• [REQUIREMENT] Copy out all the items below, swapping "cable-stayed bridge" for "suspension bridge" and leaving everything else unchanged. Leave the pictures out.
--- start AVAILABLE DATA ---
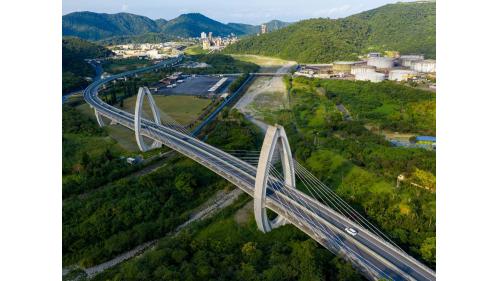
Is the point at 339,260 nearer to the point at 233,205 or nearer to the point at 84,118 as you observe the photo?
the point at 233,205

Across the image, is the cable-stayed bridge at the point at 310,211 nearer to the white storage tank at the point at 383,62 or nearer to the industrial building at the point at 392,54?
the white storage tank at the point at 383,62

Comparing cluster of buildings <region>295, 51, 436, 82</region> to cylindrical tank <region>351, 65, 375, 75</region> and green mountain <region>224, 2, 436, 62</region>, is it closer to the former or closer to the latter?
cylindrical tank <region>351, 65, 375, 75</region>

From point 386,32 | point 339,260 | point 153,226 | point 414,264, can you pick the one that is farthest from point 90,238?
point 386,32

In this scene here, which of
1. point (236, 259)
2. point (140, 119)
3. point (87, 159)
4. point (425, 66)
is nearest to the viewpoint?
point (236, 259)

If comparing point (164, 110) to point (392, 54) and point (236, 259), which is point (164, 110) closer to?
point (236, 259)

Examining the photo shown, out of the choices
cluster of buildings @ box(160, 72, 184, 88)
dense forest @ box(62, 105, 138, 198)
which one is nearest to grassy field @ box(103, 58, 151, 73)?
cluster of buildings @ box(160, 72, 184, 88)

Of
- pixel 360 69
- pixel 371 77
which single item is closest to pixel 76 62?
pixel 360 69


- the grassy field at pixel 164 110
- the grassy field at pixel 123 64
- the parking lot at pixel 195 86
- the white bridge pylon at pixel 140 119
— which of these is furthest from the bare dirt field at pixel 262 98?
the grassy field at pixel 123 64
--- end AVAILABLE DATA ---
• [REPLY TO THE EXERCISE]
Is the point at 339,260 nearer to the point at 233,205 or nearer to the point at 84,118 as you observe the photo?
the point at 233,205

Across the image, is the suspension bridge at the point at 310,211 nearer to the white storage tank at the point at 383,62 or nearer to the industrial building at the point at 392,54?
the white storage tank at the point at 383,62

Comparing cluster of buildings <region>295, 51, 436, 82</region> to cylindrical tank <region>351, 65, 375, 75</region> and green mountain <region>224, 2, 436, 62</region>, is it closer to the former or closer to the latter?
cylindrical tank <region>351, 65, 375, 75</region>

From point 386,32 | point 339,260 | point 153,226 | point 414,264, can you pick the one that is farthest from point 90,238?
point 386,32

In this scene here, which of
1. point (236, 259)
2. point (140, 119)
3. point (87, 159)
4. point (425, 66)
is nearest to the viewpoint?
point (236, 259)

If comparing point (164, 110) to point (392, 54) and point (236, 259), which is point (164, 110) closer to?
point (236, 259)

Examining the photo shown, out of the choices
cluster of buildings @ box(160, 72, 184, 88)
dense forest @ box(62, 105, 138, 198)
which one is nearest to grassy field @ box(103, 58, 151, 73)?
cluster of buildings @ box(160, 72, 184, 88)

Of
- pixel 360 69
- pixel 371 77
which single item is closest to pixel 76 62?
pixel 360 69


- the grassy field at pixel 164 110
- the grassy field at pixel 123 64
- the parking lot at pixel 195 86
- the white bridge pylon at pixel 140 119
— which of these is furthest from the bare dirt field at pixel 262 98?
the grassy field at pixel 123 64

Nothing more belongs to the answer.